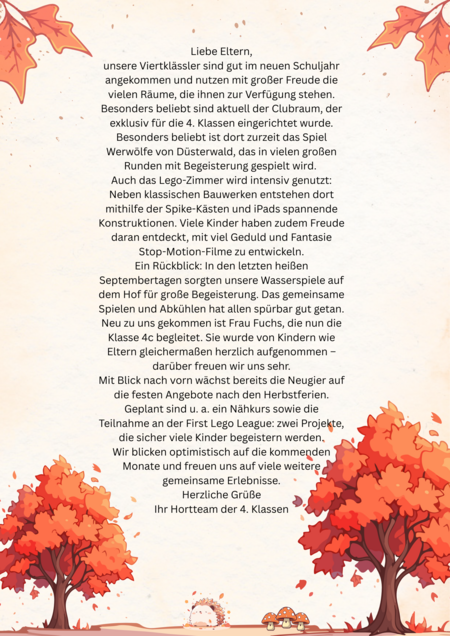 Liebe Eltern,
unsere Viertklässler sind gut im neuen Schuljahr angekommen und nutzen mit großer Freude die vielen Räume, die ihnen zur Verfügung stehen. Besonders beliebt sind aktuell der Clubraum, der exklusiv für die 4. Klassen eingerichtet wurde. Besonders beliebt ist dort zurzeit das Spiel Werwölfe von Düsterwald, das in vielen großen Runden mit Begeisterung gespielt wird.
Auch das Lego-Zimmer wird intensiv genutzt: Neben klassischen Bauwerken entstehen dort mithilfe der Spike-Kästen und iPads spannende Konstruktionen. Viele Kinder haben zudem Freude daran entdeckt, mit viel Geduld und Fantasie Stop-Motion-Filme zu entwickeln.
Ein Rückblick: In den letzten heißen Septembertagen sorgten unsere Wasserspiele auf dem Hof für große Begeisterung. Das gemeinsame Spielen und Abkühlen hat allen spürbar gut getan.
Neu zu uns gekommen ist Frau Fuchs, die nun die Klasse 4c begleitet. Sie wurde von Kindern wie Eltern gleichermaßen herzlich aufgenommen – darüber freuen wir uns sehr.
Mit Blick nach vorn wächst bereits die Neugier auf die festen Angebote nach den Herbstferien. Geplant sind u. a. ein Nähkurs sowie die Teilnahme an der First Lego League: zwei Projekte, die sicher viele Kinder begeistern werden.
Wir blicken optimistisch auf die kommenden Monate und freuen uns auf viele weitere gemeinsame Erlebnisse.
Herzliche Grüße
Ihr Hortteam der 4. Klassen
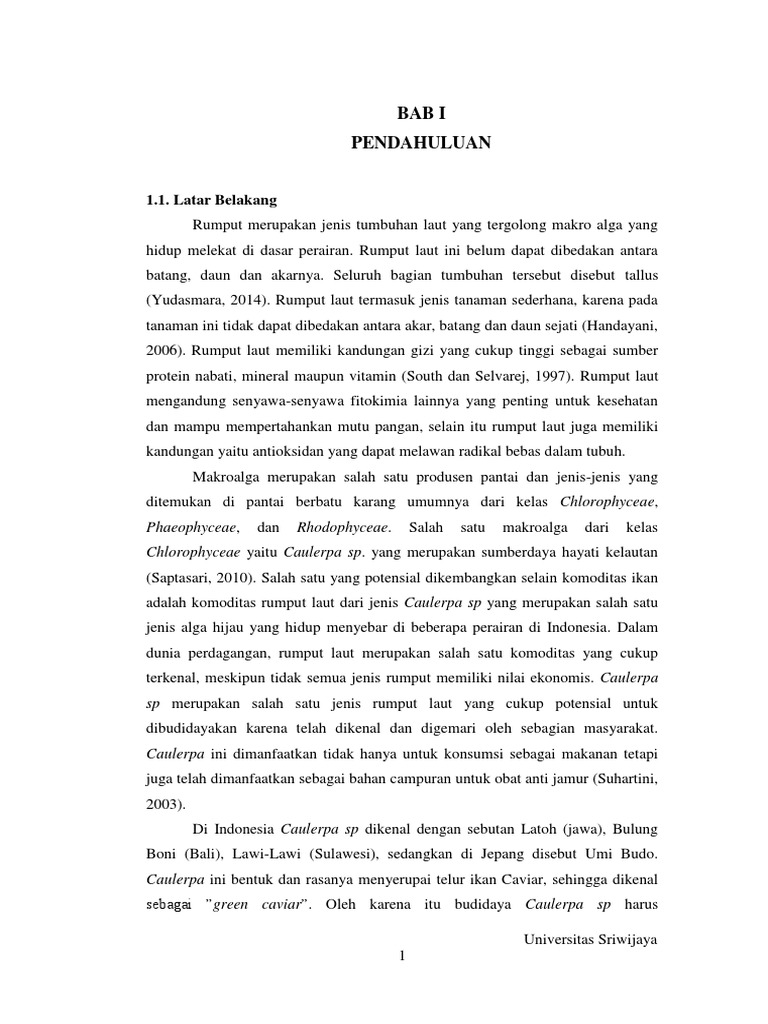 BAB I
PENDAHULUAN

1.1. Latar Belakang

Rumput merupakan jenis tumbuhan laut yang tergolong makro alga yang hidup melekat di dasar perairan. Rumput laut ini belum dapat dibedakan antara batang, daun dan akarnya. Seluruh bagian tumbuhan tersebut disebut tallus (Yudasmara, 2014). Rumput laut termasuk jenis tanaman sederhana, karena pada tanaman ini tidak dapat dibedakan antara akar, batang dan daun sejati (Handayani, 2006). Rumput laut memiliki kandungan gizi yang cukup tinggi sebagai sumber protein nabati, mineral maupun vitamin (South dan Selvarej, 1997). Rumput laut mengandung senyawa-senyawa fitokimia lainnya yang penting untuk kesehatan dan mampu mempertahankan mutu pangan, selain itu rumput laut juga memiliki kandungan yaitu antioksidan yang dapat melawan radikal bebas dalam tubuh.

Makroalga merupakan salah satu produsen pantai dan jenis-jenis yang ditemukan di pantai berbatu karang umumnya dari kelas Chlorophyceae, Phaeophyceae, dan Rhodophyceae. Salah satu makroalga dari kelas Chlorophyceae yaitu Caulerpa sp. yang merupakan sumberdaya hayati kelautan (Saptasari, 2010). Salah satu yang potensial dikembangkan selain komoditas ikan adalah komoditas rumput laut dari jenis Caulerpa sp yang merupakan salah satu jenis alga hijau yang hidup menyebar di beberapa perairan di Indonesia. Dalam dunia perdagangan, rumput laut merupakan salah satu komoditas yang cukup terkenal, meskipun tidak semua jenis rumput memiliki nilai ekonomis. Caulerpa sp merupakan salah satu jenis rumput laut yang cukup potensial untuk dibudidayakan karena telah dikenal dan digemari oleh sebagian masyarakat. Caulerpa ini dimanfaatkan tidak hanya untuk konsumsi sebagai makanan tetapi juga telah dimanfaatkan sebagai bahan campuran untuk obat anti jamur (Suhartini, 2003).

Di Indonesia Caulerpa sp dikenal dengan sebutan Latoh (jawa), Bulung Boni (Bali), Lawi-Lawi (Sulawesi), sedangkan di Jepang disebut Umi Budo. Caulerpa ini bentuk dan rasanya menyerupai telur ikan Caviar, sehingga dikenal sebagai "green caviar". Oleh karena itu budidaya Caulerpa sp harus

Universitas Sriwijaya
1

--------

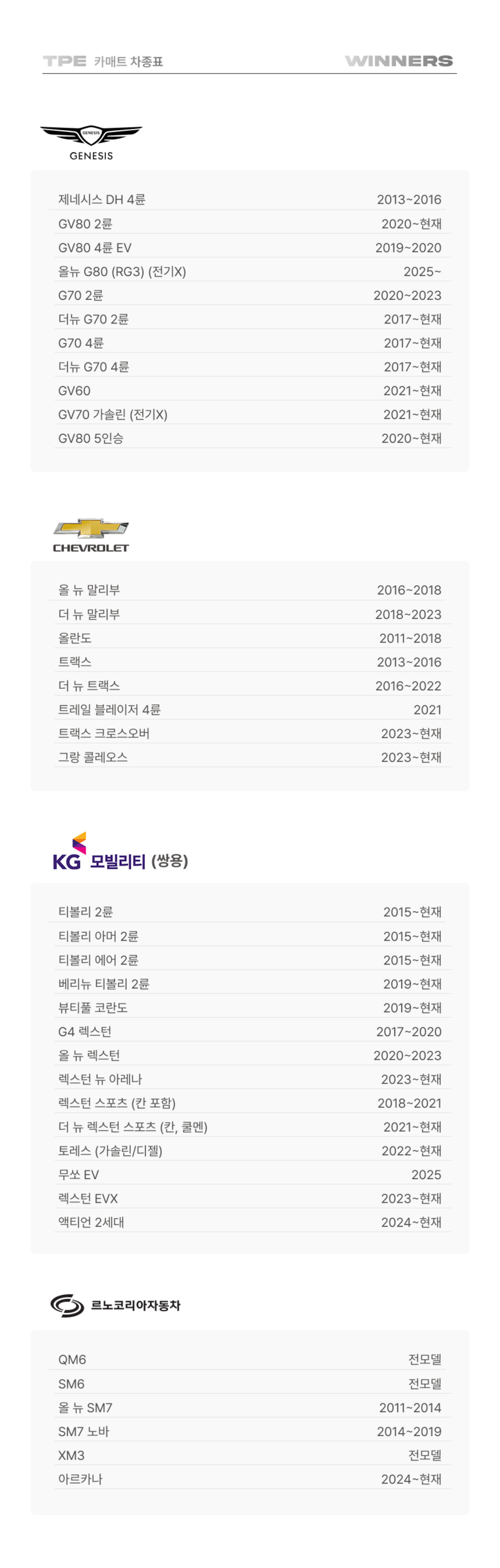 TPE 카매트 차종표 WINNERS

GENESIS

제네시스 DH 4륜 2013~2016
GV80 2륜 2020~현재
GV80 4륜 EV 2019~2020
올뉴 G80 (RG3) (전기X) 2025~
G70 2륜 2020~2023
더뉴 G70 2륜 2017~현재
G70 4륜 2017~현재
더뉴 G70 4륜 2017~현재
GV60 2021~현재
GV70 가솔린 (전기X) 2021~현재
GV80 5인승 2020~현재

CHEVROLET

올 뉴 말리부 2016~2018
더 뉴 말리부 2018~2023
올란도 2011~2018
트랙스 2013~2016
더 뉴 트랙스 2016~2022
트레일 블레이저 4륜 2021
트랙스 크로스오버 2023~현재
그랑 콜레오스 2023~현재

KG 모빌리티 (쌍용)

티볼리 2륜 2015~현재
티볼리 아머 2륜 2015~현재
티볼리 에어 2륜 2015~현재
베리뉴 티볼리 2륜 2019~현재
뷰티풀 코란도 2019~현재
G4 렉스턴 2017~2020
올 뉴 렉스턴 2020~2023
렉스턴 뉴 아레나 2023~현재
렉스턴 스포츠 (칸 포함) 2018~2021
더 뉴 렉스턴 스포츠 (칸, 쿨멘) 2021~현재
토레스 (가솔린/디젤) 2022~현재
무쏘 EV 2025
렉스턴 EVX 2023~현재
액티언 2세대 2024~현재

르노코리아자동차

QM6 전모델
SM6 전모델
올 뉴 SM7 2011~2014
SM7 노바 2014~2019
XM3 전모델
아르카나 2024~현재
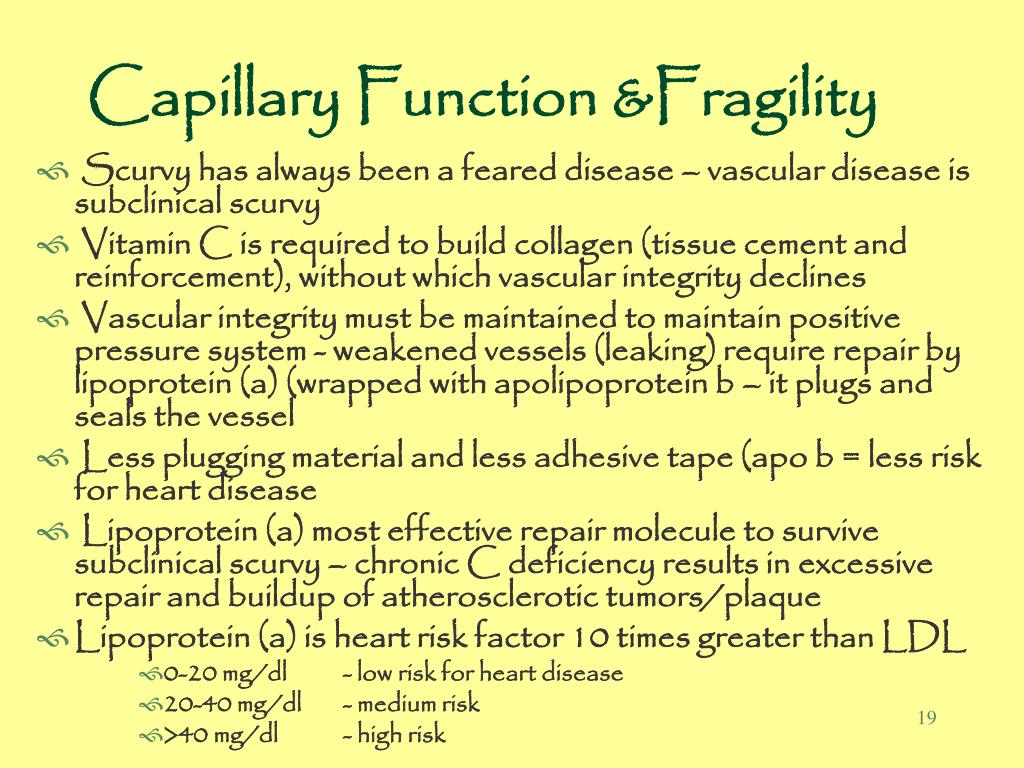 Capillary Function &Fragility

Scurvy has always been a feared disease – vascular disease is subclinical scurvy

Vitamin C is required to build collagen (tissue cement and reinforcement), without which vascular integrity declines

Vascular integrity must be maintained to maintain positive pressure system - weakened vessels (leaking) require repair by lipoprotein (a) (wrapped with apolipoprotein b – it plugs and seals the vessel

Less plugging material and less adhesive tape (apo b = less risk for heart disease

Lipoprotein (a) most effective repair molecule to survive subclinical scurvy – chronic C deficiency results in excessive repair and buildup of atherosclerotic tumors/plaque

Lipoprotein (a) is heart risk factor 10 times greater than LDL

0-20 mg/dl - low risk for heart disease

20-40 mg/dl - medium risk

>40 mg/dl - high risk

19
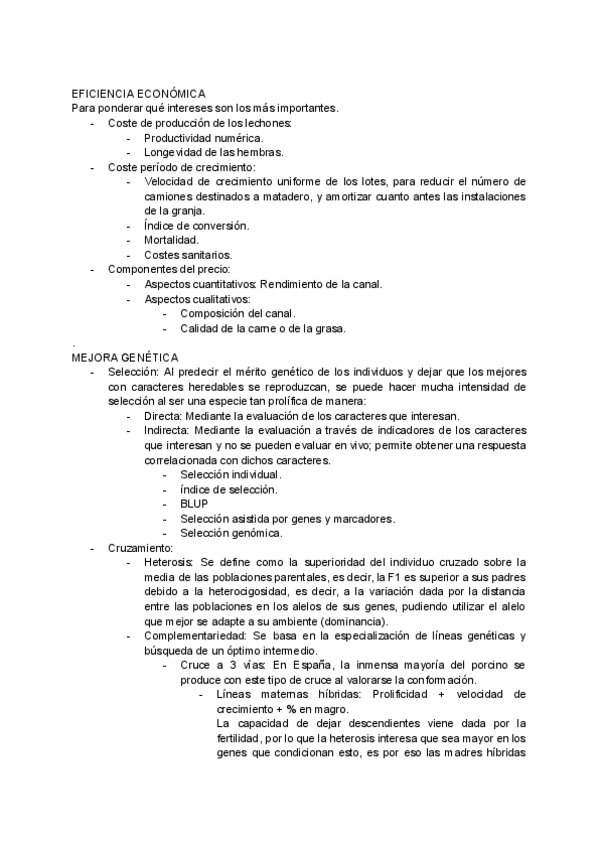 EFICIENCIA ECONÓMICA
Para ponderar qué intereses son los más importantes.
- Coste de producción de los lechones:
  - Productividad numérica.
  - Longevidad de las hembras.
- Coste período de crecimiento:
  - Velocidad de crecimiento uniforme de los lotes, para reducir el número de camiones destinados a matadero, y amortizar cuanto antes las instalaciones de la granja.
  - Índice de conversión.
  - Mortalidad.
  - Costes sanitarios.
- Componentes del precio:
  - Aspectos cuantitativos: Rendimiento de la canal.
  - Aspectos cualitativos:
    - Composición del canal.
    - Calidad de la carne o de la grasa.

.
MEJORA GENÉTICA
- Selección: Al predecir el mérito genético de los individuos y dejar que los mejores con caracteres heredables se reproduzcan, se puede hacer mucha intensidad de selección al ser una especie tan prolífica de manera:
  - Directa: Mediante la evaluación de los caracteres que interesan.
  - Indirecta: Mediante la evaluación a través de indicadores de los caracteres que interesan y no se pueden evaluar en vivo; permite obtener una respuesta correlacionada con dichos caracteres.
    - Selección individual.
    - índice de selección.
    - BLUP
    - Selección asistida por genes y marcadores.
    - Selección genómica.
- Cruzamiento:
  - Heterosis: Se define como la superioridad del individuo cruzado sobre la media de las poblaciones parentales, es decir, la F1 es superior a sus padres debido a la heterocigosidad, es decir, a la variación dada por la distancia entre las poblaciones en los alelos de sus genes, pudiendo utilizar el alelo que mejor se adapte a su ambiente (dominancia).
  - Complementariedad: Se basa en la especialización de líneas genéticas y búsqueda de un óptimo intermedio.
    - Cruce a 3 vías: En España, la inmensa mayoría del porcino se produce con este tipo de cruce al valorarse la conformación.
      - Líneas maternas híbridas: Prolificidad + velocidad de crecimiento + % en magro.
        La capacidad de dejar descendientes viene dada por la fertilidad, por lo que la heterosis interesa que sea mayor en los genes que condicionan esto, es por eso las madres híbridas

--------

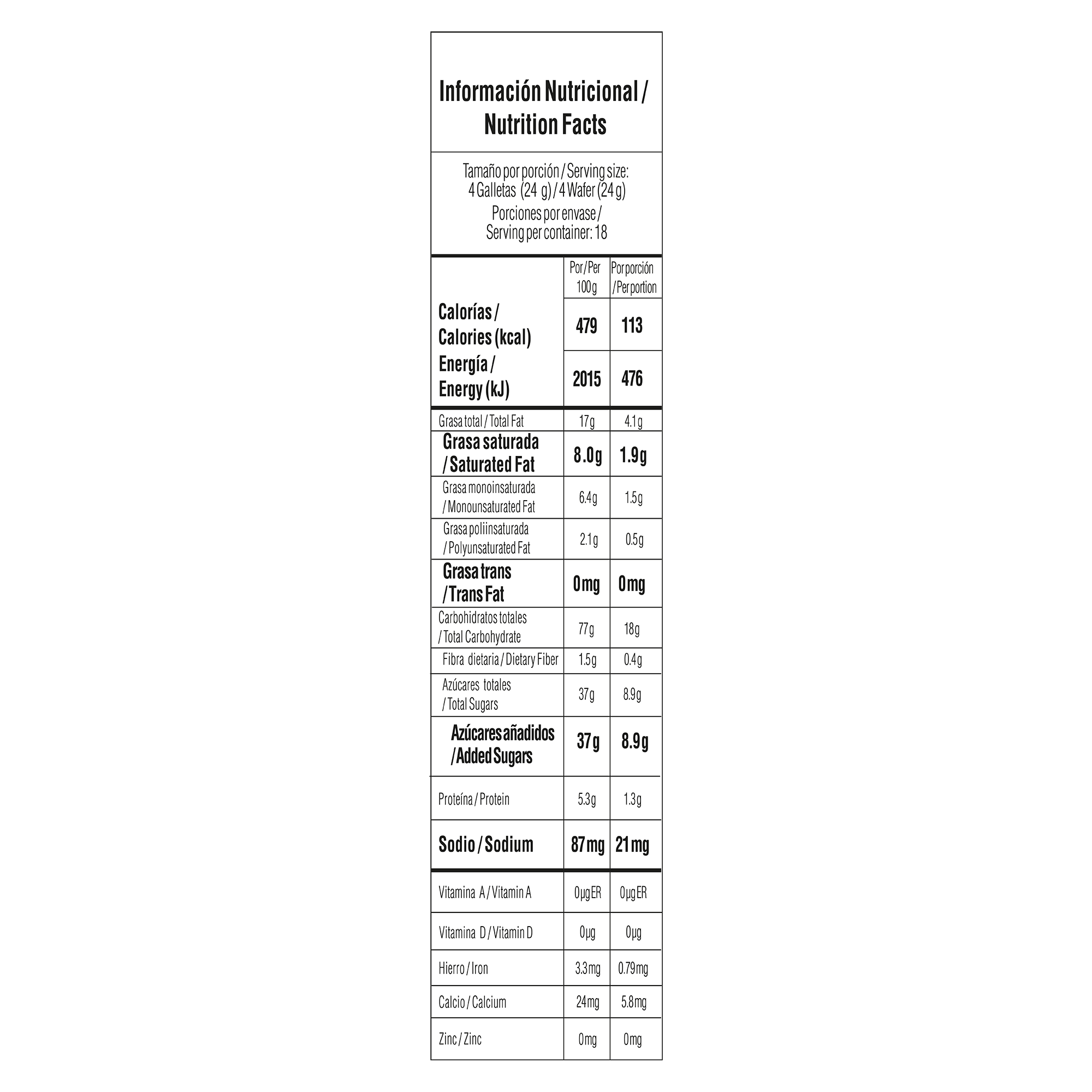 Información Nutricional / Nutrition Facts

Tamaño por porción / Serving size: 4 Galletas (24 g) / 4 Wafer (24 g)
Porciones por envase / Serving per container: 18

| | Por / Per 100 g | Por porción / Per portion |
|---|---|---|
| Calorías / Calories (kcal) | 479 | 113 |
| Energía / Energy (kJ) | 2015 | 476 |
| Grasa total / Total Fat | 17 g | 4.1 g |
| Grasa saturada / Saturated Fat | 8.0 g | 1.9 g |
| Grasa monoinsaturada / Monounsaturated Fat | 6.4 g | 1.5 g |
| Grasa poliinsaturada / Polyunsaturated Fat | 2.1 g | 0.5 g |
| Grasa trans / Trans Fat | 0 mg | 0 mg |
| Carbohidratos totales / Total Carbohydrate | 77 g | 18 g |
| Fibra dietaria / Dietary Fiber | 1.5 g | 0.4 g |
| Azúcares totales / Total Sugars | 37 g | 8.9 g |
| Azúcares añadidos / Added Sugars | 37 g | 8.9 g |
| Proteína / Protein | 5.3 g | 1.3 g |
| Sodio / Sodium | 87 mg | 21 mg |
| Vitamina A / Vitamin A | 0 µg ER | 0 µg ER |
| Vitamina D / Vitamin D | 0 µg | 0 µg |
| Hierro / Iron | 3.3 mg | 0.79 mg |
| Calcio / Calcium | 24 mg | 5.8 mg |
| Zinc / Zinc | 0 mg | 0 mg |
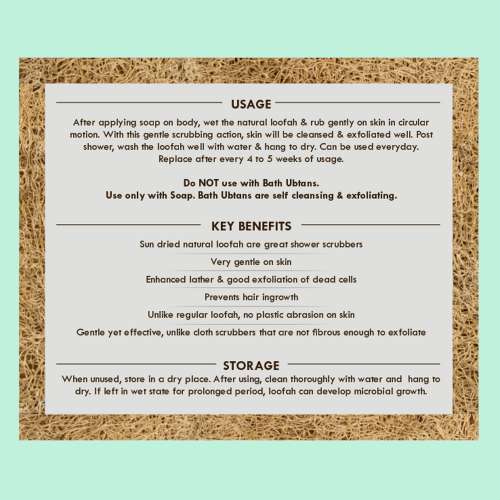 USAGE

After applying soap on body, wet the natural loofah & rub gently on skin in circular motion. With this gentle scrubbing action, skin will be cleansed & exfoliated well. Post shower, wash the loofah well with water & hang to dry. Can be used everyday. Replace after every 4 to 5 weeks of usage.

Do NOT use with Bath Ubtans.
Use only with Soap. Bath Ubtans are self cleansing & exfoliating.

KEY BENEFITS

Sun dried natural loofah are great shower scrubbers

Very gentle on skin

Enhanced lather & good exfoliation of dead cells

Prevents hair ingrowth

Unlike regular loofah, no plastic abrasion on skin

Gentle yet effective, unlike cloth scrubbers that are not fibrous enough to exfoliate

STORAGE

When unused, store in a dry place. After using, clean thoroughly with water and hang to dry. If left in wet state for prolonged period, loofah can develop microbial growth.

--------

GOAL OF THE EXERCISE: Run a filter over the data above and keep each line that contains the word "canal".

EXERCISE RESPONSE:
  - Aspectos cuantitativos: Rendimiento de la canal.
    - Composición del canal.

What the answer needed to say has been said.